▶ [文書抜粋]:
17日はマーチン・ルーサー・キング・デーの祝日のため、米国株式相場は休場となる。
引き続き主要企業の10-12月期決算が多数予定されている。
まず、 シティグループ(18日)やゴールドマン・サックス(19日)、
ウェルズ・ファーゴ(19日)、モルガンスタンレー(20日)、
バンク・オブ・アメリカ (21日)など金融大手が注目されよう。
特にバンク・オブ・アメリカは先日、住宅ローンの買い戻し問題で
約20億ドルの損失を計上する見通しを明らかにし ており、足元の業績への影響が焦点となりそうだ。
ハイテク及びネット関連では、
アップル(18日)、IBM(18日)、イーベイ(19 日)、AMD(20日)、グーグル(20日)
などの決算発表が予定されている。

▶ [情報を使って]:
(1) 上の文書抜粋をもとに、次の問いに答えよ。
(a) 17日に米国株式相場が休場となるのはなぜか。
(b) バンク・オブ・アメリカが住宅ローンの買い戻し問題で計上する見通しの損失はいくらか。
(c) グーグルの決算発表は何日に予定されているか。
(2) 上の文書抜粋にある一文「特にバンク・オブ・アメリカは先日、住宅ローンの買い戻し問題で約20億ドルの損失を計上する見通しを明らかにしており、足元の業績への影響が焦点となりそうだ。」を英語に訳せ。

▶ [提供情報]:
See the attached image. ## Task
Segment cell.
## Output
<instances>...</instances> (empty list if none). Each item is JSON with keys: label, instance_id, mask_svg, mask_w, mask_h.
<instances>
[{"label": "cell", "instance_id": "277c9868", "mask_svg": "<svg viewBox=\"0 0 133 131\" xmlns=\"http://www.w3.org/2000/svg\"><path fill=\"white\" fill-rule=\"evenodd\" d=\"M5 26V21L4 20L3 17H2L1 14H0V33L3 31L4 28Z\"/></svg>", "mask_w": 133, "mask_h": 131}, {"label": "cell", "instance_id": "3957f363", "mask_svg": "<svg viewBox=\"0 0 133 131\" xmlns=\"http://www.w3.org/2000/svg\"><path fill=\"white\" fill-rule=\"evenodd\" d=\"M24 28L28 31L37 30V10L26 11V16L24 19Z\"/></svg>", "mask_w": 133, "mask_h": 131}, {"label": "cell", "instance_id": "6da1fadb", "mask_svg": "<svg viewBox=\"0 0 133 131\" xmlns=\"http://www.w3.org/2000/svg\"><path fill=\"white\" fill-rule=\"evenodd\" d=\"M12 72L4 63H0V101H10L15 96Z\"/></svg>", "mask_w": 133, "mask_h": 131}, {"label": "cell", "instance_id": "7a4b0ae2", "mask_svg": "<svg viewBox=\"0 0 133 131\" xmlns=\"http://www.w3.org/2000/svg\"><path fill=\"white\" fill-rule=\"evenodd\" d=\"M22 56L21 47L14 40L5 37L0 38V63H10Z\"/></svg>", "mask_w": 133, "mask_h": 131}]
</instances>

▶ [順番の解答]:
(1)
(a) マーチン・ルーサー・キング・デーの祝日のため。
(b) 約20億ドル。
(c) 20日。

(2) In particular, Bank of America recently disclosed that it expects to record a loss of about $2 billion over the mortgage buyback issue, and the impact on its current earnings is likely to be the focus.